- Conference: Independent
- Record: 6–3
- Head coach: Elmer Layden (1st season);
- Captain: Dominic Vairo
- Home stadium: Notre Dame Stadium

= 1934 Notre Dame Fighting Irish football team =

American college football season

The 1934 Notre Dame Fighting Irish football team was an American football team that represented the University of Notre Dame as an independent during the 1934 college football season. Following a losing season in 1933, Notre Dame in January 1934 hired Elmer Layden as its head football coach.

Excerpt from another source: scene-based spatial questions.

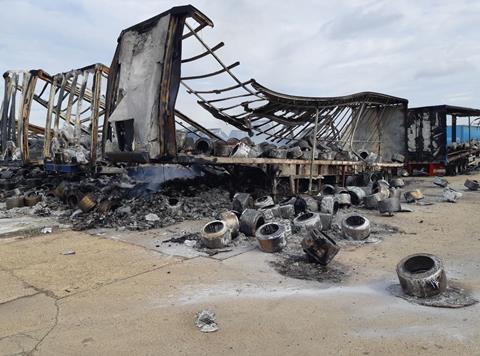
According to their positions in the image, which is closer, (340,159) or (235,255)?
(235,255)

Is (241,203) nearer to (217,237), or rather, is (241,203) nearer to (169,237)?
(169,237)

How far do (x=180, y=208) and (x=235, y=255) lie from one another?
2865 mm

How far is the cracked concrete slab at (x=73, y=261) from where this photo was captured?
3.99 m

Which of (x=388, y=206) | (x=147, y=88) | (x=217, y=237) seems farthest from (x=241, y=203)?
(x=388, y=206)

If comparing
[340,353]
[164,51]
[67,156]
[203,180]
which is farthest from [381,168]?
[340,353]

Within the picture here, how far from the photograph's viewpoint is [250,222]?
5.66 metres

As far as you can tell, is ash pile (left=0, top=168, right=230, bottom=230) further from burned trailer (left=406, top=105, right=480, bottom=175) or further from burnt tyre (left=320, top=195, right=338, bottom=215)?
burned trailer (left=406, top=105, right=480, bottom=175)

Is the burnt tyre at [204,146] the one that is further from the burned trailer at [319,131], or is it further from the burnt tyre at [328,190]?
the burnt tyre at [328,190]

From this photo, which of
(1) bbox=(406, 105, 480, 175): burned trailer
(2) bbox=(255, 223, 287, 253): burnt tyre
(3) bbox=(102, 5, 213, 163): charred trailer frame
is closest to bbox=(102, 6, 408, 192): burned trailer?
(3) bbox=(102, 5, 213, 163): charred trailer frame

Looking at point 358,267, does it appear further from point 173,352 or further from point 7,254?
point 7,254

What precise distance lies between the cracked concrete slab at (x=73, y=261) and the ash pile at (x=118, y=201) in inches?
37.8

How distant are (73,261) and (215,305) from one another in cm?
232

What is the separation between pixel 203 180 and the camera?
9.32 meters

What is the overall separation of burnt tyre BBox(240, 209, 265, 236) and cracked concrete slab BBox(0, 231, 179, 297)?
4.49 ft
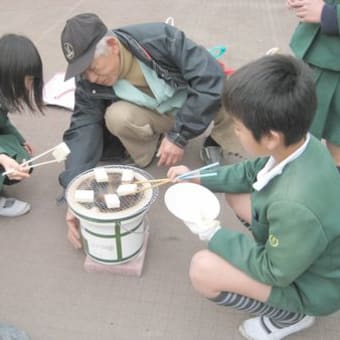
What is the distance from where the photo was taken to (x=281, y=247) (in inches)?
45.7

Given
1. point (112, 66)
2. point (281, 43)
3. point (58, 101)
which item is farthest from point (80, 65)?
point (281, 43)

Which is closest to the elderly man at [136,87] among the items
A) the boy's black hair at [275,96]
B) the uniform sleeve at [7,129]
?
the uniform sleeve at [7,129]

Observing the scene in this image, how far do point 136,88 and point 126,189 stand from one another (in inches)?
28.9

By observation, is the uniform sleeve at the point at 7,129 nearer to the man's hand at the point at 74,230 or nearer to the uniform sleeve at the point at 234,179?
the man's hand at the point at 74,230

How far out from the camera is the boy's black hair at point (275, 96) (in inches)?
44.0

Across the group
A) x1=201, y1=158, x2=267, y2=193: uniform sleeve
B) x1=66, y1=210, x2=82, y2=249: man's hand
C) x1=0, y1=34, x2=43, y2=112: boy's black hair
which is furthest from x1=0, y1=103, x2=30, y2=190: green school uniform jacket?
x1=201, y1=158, x2=267, y2=193: uniform sleeve

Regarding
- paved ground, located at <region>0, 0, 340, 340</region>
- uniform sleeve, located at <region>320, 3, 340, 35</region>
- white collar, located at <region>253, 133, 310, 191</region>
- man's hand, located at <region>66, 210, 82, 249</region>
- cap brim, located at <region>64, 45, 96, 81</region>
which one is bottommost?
paved ground, located at <region>0, 0, 340, 340</region>

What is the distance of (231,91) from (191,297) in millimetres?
879

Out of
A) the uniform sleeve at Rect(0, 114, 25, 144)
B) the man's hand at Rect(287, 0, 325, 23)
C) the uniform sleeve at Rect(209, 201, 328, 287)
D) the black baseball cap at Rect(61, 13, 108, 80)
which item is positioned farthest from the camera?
the uniform sleeve at Rect(0, 114, 25, 144)

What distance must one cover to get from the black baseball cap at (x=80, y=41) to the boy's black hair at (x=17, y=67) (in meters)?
0.16

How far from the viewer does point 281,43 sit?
12.9ft

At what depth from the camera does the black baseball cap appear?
1.75 meters

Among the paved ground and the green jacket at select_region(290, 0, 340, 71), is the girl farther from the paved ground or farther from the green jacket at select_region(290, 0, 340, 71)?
the green jacket at select_region(290, 0, 340, 71)

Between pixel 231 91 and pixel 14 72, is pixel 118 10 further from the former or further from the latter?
pixel 231 91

In its first season under Layden, the team compiled a 6–3 record and outscored opponents by a total of 108 to 56. The team lost to Texas, Pittsburgh, and Navy, and ended the season with three consecutive victories over rivals Northwestern, Army, and USC.

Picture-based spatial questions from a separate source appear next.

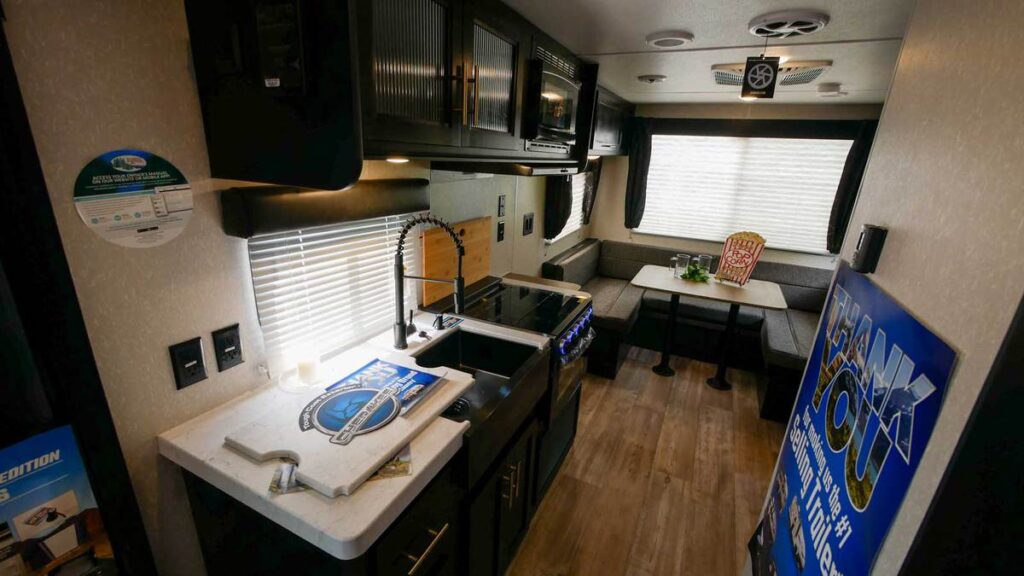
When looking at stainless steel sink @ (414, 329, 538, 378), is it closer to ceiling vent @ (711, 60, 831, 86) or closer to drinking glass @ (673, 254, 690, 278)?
ceiling vent @ (711, 60, 831, 86)

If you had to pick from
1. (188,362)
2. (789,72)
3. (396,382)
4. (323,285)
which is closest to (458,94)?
(323,285)

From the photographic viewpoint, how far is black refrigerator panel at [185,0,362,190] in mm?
884

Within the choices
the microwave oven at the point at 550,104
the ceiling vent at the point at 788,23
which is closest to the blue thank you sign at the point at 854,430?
the ceiling vent at the point at 788,23

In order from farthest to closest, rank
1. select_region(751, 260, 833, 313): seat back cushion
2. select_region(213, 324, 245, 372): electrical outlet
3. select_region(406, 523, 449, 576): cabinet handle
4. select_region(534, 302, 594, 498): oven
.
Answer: select_region(751, 260, 833, 313): seat back cushion → select_region(534, 302, 594, 498): oven → select_region(213, 324, 245, 372): electrical outlet → select_region(406, 523, 449, 576): cabinet handle

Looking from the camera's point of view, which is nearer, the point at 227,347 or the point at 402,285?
the point at 227,347

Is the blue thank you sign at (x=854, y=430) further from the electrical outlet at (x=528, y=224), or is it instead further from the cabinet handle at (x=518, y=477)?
the electrical outlet at (x=528, y=224)

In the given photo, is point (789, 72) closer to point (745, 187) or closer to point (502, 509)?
point (745, 187)

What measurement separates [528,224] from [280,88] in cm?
251

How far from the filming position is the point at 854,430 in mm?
1056

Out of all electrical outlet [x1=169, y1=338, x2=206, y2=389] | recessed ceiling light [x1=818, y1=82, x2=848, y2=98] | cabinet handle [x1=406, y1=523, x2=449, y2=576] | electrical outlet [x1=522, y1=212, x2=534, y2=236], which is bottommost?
cabinet handle [x1=406, y1=523, x2=449, y2=576]

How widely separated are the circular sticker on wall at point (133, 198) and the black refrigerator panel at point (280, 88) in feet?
0.47

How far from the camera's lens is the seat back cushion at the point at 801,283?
412cm

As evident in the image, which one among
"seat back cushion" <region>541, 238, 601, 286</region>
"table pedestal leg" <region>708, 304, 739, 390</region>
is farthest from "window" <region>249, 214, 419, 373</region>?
"table pedestal leg" <region>708, 304, 739, 390</region>

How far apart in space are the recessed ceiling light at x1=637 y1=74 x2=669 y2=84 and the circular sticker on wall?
9.00 ft
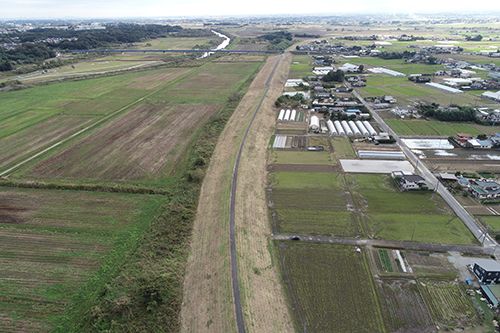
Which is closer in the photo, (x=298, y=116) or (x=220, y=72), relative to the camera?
(x=298, y=116)

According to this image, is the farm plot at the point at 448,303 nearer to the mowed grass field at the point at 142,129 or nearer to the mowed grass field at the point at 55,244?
the mowed grass field at the point at 55,244

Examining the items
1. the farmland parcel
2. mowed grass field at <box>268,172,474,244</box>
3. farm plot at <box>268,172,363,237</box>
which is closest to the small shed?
mowed grass field at <box>268,172,474,244</box>

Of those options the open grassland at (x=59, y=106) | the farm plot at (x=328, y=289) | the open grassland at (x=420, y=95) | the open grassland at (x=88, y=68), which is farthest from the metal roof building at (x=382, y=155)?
the open grassland at (x=88, y=68)

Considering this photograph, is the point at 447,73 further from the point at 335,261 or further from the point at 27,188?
the point at 27,188

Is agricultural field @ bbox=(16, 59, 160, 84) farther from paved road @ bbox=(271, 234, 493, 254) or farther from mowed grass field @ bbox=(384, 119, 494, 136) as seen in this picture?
paved road @ bbox=(271, 234, 493, 254)

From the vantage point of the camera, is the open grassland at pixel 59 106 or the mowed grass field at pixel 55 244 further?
the open grassland at pixel 59 106

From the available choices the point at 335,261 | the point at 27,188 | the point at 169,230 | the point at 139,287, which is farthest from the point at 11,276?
the point at 335,261
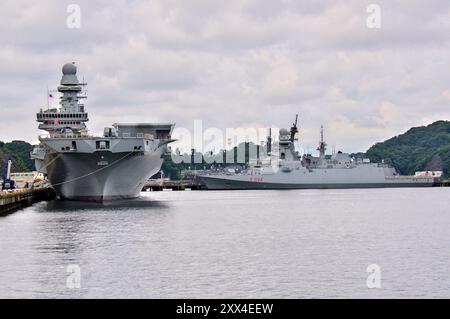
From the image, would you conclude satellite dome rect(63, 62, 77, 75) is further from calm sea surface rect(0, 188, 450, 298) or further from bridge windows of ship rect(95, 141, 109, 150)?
calm sea surface rect(0, 188, 450, 298)

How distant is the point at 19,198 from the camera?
87.0 metres

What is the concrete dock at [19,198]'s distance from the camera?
7519cm

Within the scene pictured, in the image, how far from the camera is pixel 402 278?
112 ft

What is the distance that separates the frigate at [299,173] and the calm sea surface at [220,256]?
90170 mm

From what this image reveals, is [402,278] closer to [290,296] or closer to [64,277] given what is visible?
[290,296]

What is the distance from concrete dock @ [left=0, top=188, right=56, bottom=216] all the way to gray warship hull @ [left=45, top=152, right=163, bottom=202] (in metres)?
4.14

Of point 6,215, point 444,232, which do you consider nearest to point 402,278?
point 444,232

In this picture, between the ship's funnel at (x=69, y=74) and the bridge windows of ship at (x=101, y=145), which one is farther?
the ship's funnel at (x=69, y=74)

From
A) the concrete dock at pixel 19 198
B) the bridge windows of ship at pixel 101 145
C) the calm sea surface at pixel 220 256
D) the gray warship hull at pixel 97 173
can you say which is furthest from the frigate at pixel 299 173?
the calm sea surface at pixel 220 256

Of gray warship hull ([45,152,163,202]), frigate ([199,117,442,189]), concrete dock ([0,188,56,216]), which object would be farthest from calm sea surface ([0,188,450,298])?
frigate ([199,117,442,189])

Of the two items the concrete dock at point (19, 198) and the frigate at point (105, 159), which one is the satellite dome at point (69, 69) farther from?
the frigate at point (105, 159)

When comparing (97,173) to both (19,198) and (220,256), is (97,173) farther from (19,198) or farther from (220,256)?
(220,256)

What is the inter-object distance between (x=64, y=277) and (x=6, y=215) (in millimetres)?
38712

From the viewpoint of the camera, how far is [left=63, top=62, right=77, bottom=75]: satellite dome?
115062mm
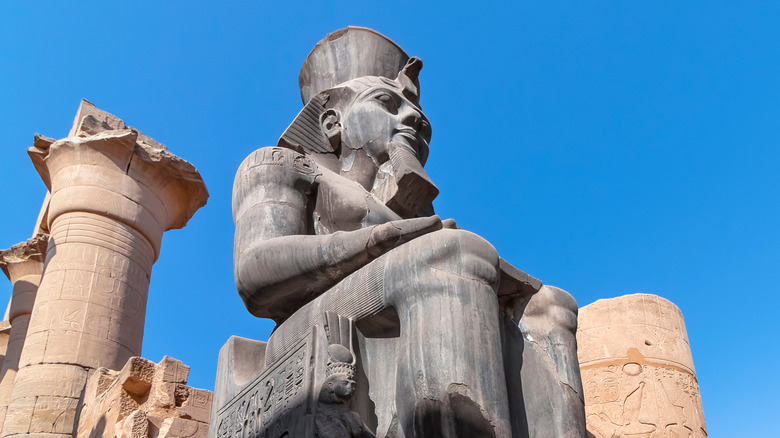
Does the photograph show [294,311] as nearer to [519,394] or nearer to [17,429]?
[519,394]

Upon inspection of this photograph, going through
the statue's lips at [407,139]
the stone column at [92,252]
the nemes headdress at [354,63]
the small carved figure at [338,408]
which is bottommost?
the small carved figure at [338,408]

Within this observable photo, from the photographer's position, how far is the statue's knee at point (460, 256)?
8.79ft

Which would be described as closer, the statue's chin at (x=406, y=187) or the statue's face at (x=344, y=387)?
the statue's face at (x=344, y=387)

Notre Dame center Jack Robinson was a consensus pick on the 1934 All-America college football team. Right end Dominic Vairo was the team captain.

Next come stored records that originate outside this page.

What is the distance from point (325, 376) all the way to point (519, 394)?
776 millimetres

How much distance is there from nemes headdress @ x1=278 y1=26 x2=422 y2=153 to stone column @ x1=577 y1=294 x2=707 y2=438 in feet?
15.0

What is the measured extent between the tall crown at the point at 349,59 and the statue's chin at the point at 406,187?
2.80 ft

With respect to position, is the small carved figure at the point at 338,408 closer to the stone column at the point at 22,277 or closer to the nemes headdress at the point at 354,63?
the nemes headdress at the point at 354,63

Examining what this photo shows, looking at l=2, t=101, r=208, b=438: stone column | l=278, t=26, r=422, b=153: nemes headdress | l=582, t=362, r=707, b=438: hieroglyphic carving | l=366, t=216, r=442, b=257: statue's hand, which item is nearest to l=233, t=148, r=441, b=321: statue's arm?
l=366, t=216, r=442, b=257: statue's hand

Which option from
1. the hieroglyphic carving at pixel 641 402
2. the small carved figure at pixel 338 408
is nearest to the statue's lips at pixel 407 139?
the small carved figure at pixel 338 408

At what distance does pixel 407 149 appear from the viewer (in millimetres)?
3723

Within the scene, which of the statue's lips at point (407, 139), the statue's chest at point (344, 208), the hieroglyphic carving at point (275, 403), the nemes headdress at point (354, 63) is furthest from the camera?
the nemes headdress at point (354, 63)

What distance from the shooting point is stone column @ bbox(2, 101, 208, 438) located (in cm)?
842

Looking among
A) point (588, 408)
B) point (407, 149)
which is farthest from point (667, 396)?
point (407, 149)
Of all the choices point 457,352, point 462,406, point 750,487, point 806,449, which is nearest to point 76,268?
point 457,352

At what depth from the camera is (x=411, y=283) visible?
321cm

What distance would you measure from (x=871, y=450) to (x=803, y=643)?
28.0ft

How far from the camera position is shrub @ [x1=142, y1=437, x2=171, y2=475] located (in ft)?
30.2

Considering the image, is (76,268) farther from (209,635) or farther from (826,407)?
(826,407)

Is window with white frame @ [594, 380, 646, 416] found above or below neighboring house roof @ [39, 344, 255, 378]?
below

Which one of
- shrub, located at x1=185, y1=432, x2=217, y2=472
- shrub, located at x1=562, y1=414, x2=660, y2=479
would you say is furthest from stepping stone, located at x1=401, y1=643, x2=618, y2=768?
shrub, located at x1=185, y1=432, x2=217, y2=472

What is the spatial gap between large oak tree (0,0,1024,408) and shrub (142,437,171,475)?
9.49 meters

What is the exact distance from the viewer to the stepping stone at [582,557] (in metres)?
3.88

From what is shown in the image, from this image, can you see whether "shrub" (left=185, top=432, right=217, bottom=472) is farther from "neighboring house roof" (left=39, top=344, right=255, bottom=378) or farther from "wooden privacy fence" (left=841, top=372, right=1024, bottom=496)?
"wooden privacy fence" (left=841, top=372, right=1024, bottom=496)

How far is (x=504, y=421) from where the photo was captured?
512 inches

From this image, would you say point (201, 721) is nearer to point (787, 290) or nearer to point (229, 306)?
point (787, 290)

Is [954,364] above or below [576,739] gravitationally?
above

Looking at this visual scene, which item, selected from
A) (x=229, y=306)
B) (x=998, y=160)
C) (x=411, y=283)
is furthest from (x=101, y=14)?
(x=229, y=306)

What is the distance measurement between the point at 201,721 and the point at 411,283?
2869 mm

The team played its home games at Notre Dame Stadium in Notre Dame, Indiana.

==Schedule==

| Date | Opponent | Site | Result | Attendance | Source |
| October 6 | Texas | Notre Dame Stadium; Notre Dame, IN; | L 6–7 | 20,353–33,000 |  |
| October 13 | Purdue | Notre Dame Stadium; Notre Dame, IN (rivalry); | W 18–7 | 34,263 |  |
| October 20 | Carnegie Tech | Notre Dame Stadium; Notre Dame, IN; | W 13–0 | 11,242 |  |
| October 27 | Wisconsin | Notre Dame Stadium; Notre Dame, IN; | W 19–0 | 25,354 |  |
| November 3 | at Pittsburgh | Pitt Stadium; Pittsburgh, PA (rivalry); | L 0–19 | 56,556–64,000 |  |
| November 10 | vs. Navy | Municipal Stadium; Cleveland, OH (rivalry); | L 6–10 | 54,571 |  |
| November 17 | at Northwestern | Dyche Stadium; Evanston, IL (rivalry); | W 20–7 | 38,413–45,000 |  |
| November 24 | vs. Army | Yankee Stadium; Bronx, NY (rivalry); | W 12–6 | 78,757 |  |
| December 8 | at USC | Memorial Coliseum; Los Angeles, CA (rivalry); | W 14–0 | 45,568 |  |
Source: ;

==Personnel==
===Players===
- Harry Becker, right tackle
- Bud Bonar, quarterback
- Frank Carideo, fullback
- Don Elser, fullback
- Wally Fromhart, quarterback
- Dan Hanley, right halfback
- Mike Layden, right halfback
- George Melinkovich, right halfback
- John Michuta, right tackle
- Wayne Millner, left end
- Andy Pilney, left halfback
- Jack Robinson, center
- Rocco Schiralli, left guard
- Paul Schrenker, right guard
- William Shakespeare, left halfback
- W. Smith, right guard
- Fred Solari, center
- Joseph Sullivan, left tackle
- Dominic Vairo, captain and right end

===Coaching staff===
- Head coach: Elmer Layden
- Assistant coaches: Joe Boland (line), Chet Grant (backfield), Tom Conley (ends).